At Old Westbury Gardens, an attraction that draws about 75,000 visitors a year to its mansion and grounds, which was set to open on April 1 but remains closed, all of its spring events and its largest annual fundraiser, Gardeners’ Fair, were canceled, CEO Nancy Costopulos said. 

"The virus is having a significant financial effect on us," she said. 

Up to 70% of visitors to the site's 1906 Phipps mansion and its English walled garden and woodlands come from Memorial Day to Labor Day. 

Though a specific opening date is still unknown, Costopulos and her staff have been working on a reopening plan. 

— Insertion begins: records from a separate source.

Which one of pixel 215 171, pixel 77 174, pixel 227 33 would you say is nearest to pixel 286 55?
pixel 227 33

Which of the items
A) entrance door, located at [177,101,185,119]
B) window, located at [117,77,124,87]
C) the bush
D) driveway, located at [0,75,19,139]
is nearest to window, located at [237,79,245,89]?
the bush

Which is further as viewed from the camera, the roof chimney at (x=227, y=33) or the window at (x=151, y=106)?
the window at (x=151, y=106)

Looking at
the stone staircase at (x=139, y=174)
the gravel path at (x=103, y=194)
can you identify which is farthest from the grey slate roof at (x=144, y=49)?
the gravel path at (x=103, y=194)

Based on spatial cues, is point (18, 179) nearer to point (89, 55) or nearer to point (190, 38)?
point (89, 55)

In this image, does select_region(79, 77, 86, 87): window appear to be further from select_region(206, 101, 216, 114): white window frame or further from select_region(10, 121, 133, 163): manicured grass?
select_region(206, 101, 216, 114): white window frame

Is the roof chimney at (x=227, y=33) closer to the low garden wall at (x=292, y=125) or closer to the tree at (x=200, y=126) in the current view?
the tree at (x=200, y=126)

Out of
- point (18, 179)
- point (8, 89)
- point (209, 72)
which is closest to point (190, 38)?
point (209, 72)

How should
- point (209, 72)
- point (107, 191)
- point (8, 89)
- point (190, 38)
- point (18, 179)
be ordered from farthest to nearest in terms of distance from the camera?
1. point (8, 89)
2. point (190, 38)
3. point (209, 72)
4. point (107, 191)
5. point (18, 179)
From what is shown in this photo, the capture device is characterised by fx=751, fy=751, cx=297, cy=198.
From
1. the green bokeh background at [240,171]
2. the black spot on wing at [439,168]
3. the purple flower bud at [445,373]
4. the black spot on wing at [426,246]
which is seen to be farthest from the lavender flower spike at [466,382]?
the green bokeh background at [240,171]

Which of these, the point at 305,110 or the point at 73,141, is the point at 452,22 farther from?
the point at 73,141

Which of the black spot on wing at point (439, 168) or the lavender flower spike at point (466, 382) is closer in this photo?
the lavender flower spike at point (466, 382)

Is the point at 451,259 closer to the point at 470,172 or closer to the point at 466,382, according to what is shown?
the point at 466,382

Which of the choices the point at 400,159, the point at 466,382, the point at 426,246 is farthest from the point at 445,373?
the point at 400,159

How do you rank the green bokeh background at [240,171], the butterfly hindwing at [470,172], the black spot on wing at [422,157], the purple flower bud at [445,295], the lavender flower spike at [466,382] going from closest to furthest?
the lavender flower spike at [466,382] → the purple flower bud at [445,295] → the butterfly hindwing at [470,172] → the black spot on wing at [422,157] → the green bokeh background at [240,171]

"We're implementing timed ticketing, which will allow us to keep tabs on how many people are on the grounds at any given time and in that way establish capacity limits," she said. "People also tend to gravitate to a few key areas in the Gardens, so we'll have staff monitor those areas to ensure that capacity limits are not exceeded." 

But for now, "there is no 2020 revenue from attendance," Costopulos said. "We're asking members and donors for help,  taking advantage of the stimulus [loan] offerings and looking at foundations that might help us with funding." 

An opening date for 96-acre Splish Splash in Calverton, a water park among the largest in the tristate area, is still undetermined, a company spokesman said, adding that Splish Splash remains committed to opening this summer as soon and as safely as possible. 

"Our highest priority remains the safety of all of our team members and guests. We’ll continue closely following the guidelines set forth by federal, state and local government officials and health experts as we prepare to resume operations."

The spokesman said he was unable to provide any further details.